В год смерти Владимира Высоцкого сам факт существования хоть каких-то хроникальных кадров, запечатлевших опального поэта-певца, большинству казался безусловной фантастикой, но в течение всего лишь нескольких лет число обнаруженных документальных пленок перевалило за два десятка. Это произошло благодаря стараниям его товарища и соавтора, кинодраматурга Игоря Константиновича Шевцова, который целенаправленно разыскивал, доставал, а порой в прямом смысле спасал от уничтожения бесценную хронику. Без его упорства, дипломатических способностей, в конце концов — авантюризма титаническая задача, которую он сам взвалил на себя, была бы невыполнима.

Параллельно, используя свои кинематографические контакты, Шевцов заказывал кинокопии фрагментов найденных съемок, пригодные для показа на большом экране. Они составили основу так называемого поэтического представления, а по сути — концерта Высоцкого, реализованного с помощью технических средств и при живом участии его товарищей. По тем временам это было редкой возможностью вообще увидеть Высоцкого, и уж совершенно уникальным случаем видеть его поющим, читающим театральные монологи, говорящим, — наконец, просто живущим. Впечатление было сильнейшим, до мороза по коже, и большой экран только усиливал его.

Представление (а кадры хроники перемежались чтением стихов из архива Высоцкого и кратким рассказом о его творческом наследии в целом) раз-другой прошло в форме вечера памяти. После недолго существовало под эгидой Общества «Знание» (как, к слову сказать, и многие выступления самого Высоцкого). В конце концов его удалось более-менее легализовать в виде концертной программы под названием «Творческий поиск Владимира Высоцкого: гражданин, поэт, актер», и это было несомненной победой: давно ли об участниках этого представления из КГБ СССР в ЦК КПСС поступали докладные о том, что подготовленные ими вечера памяти Высоцкого «могут вызвать нездоровый ажиотаж... и создать условия для возможных проявлений антиобщественного характера».* Конечно, программа изначально была одобрена и принята не в столичной, а в периферийной концертной организации — Магаданской филармонии. Что соответствовало реалиям тех лет: чем дальше от центра, тем меньше идеологическая нагрузка, которая возлагалась на программы (а значит, меньше и ответственность за их утверждение), тогда как требования к выполнению финансового плана такие же строгие (а поющий, пусть и с экрана, Высоцкий являлся безусловной гарантией кассовых сборов).

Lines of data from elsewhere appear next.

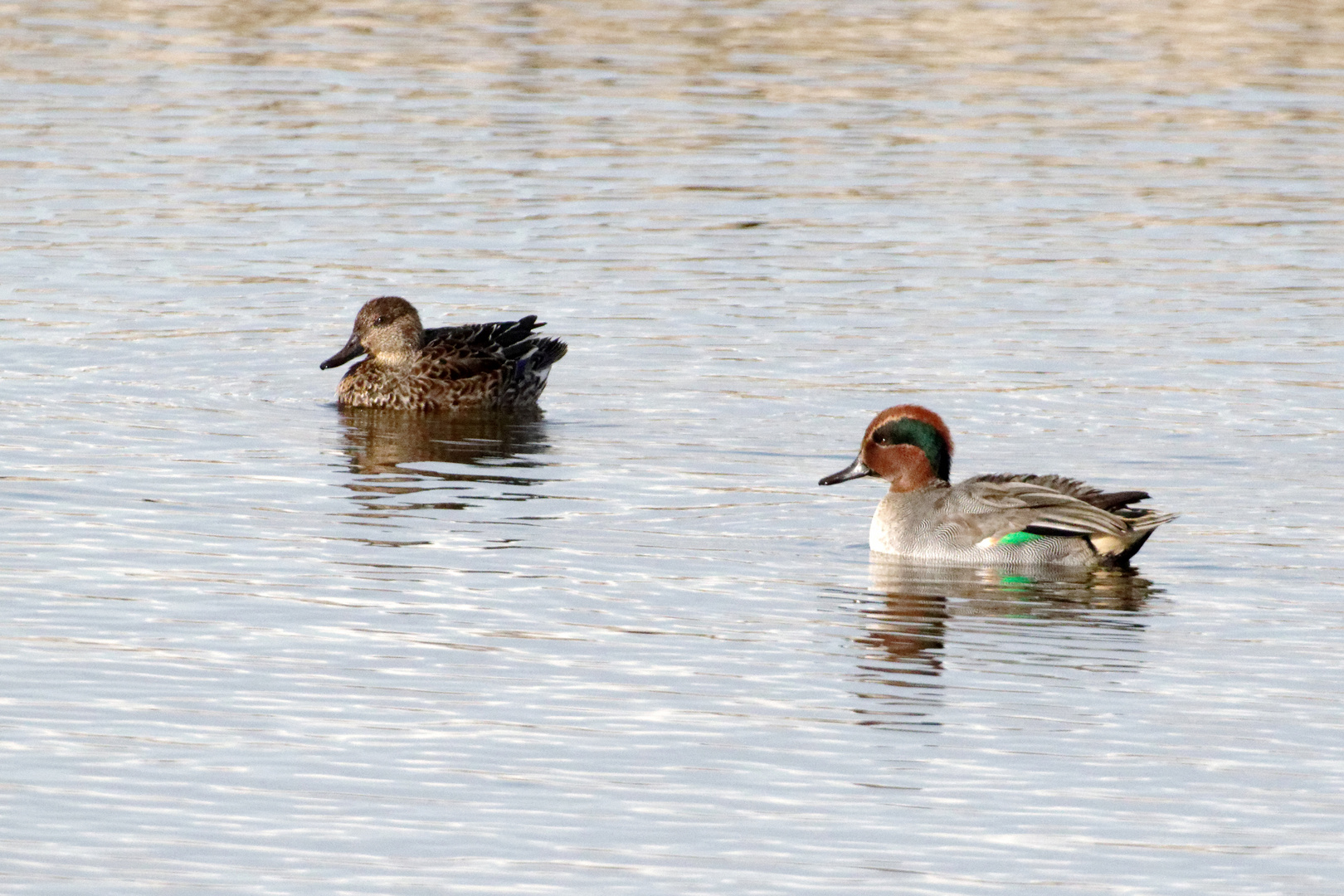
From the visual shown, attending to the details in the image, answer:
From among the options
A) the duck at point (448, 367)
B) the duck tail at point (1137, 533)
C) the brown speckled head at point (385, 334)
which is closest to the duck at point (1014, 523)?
the duck tail at point (1137, 533)

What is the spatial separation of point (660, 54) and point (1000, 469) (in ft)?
70.2

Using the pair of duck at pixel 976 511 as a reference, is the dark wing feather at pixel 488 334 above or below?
above

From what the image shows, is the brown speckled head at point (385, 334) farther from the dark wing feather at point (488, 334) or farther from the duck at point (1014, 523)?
the duck at point (1014, 523)

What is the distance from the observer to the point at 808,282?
22922 millimetres

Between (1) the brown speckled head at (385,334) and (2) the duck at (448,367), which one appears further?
(1) the brown speckled head at (385,334)

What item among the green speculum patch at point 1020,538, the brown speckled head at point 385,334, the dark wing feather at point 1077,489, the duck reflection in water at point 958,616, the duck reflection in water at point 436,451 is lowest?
the duck reflection in water at point 958,616

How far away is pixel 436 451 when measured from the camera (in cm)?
1786

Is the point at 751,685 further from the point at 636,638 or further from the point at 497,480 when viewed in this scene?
the point at 497,480

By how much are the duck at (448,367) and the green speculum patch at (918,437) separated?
4787 millimetres

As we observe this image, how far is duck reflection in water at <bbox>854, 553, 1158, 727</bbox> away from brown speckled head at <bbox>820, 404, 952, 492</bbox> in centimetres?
67

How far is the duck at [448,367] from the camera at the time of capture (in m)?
19.2

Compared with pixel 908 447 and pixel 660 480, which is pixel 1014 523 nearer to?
pixel 908 447

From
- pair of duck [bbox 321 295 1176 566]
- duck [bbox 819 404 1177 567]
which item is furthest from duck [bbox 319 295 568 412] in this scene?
duck [bbox 819 404 1177 567]

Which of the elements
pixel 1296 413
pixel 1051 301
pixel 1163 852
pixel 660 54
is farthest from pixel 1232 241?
pixel 1163 852
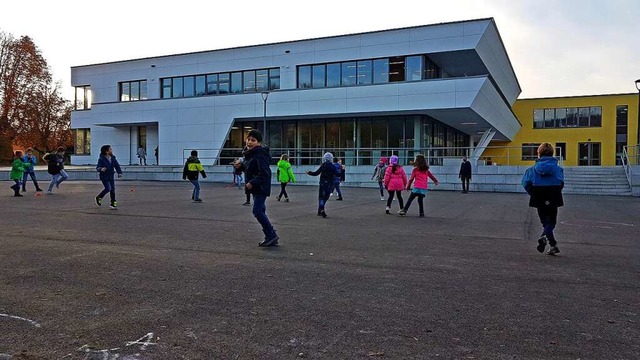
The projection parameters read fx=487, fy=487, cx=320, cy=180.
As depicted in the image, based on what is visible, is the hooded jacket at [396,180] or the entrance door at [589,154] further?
the entrance door at [589,154]

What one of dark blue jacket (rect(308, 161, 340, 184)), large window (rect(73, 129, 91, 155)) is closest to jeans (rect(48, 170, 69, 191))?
dark blue jacket (rect(308, 161, 340, 184))

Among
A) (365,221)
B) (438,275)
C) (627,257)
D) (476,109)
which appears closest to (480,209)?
(365,221)

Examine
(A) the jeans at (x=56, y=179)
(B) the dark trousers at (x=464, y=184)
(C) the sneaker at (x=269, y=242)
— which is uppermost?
(A) the jeans at (x=56, y=179)

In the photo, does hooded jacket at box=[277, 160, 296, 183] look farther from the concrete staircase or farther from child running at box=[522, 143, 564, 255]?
the concrete staircase

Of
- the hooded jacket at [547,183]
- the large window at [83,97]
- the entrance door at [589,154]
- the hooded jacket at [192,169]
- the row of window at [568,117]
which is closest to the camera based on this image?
the hooded jacket at [547,183]

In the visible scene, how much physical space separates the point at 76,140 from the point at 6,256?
4357cm

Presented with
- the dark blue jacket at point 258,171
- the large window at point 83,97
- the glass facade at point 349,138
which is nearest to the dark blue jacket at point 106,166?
the dark blue jacket at point 258,171

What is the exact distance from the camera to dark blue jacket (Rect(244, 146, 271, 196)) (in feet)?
25.8

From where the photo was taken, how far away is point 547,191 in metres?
7.71

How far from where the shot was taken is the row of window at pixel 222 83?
3587 cm

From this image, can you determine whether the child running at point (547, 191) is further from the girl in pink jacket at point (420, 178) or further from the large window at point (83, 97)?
the large window at point (83, 97)

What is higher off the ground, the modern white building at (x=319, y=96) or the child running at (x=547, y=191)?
the modern white building at (x=319, y=96)

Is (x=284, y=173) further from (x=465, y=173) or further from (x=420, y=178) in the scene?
(x=465, y=173)

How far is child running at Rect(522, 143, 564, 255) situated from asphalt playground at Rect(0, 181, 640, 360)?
0.34m
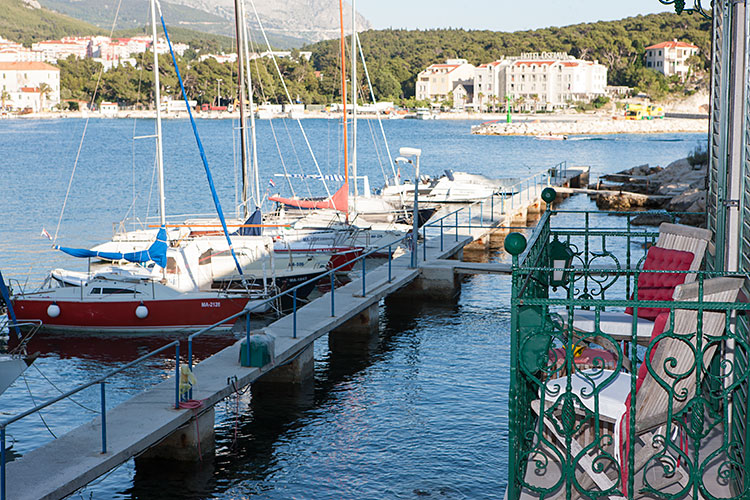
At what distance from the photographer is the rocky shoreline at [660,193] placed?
32031 mm

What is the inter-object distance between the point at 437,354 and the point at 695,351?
11.5m

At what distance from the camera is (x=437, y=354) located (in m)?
16.1

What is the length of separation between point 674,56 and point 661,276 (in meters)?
198

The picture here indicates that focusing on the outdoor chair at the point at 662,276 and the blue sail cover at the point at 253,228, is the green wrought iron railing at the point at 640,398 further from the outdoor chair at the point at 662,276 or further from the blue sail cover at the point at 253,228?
the blue sail cover at the point at 253,228

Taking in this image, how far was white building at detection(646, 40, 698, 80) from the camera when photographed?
7490 inches

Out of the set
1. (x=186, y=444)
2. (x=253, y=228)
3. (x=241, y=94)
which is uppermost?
(x=241, y=94)

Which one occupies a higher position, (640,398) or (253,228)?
(640,398)

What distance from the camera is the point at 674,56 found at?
191250mm

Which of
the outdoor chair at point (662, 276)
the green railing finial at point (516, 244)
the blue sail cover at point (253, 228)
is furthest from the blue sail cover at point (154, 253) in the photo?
the green railing finial at point (516, 244)

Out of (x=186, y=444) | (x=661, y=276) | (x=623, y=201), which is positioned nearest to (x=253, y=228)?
(x=186, y=444)

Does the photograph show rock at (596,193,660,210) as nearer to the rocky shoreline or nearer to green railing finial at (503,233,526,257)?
the rocky shoreline

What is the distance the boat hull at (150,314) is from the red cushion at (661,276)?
1124cm

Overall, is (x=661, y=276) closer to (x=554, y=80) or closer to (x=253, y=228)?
(x=253, y=228)

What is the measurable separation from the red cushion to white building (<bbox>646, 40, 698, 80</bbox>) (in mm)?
194603
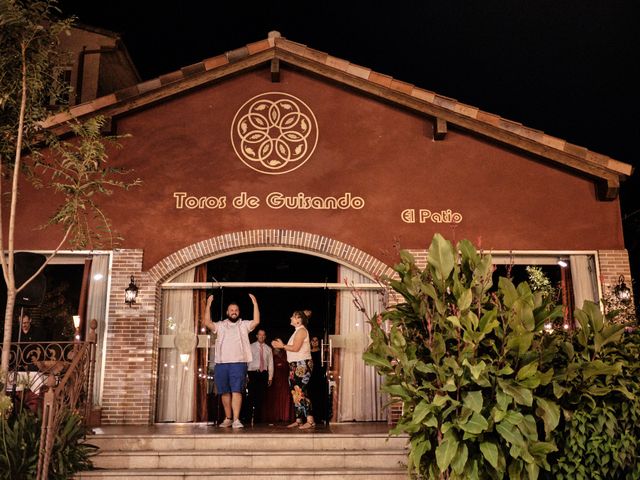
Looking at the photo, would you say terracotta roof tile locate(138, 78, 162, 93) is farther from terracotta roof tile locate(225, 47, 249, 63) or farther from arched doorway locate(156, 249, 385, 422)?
arched doorway locate(156, 249, 385, 422)

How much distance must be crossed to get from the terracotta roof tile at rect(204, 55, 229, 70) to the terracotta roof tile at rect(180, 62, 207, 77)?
0.07m

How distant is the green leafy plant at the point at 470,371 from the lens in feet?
16.2

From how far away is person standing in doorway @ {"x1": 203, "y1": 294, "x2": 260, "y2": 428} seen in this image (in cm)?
892

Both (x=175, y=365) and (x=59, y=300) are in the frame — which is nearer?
(x=175, y=365)

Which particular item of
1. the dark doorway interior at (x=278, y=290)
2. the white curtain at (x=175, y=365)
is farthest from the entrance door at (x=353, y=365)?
the white curtain at (x=175, y=365)

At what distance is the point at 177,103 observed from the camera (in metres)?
10.6

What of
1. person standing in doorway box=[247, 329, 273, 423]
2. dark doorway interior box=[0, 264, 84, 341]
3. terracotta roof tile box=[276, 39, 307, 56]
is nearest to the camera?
terracotta roof tile box=[276, 39, 307, 56]

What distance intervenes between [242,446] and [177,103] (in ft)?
18.6

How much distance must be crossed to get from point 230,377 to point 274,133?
3917 millimetres

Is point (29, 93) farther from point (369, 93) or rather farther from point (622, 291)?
point (622, 291)

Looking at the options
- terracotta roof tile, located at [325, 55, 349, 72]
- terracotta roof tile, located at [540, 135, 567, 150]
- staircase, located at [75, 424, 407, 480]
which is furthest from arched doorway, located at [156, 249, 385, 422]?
terracotta roof tile, located at [540, 135, 567, 150]

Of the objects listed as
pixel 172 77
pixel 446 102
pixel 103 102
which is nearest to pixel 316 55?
pixel 446 102

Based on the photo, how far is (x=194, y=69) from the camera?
34.0ft

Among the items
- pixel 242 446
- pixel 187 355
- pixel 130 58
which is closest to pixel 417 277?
pixel 242 446
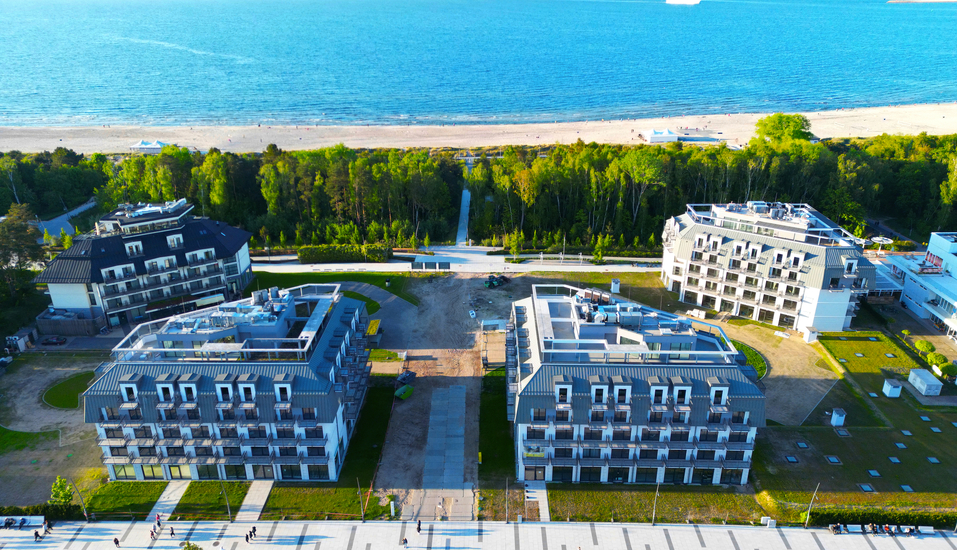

Эгиды провициальной филармонии было достаточно для официальных выступлений с афишами — пусть не в самых статусных залах, однако по всей стране. Хотя нет, не по всей. Взять, к примеру, советскую Украину, где требования к благонадежности превышали московские — и гастролеры были желанны далеко не всякие. Думаете, здесь сверялись с черным списком нежелательных персон? Ошибаетесь! Существовал негласный белый список: не упомянутым в нем мастерам культуры, независимо от звучности имен, дорога на украинские подмостки была закрыта. Ну, может быть, за исключением редких «леваков» на приморских курортах, где коррупция часто торжествовала над благонадежностью.


Фрагменты доклада Отдела организационно-творческого контроля Укрконцерта по итогам просмотра программы «Творческий поиск В.Высоцкого»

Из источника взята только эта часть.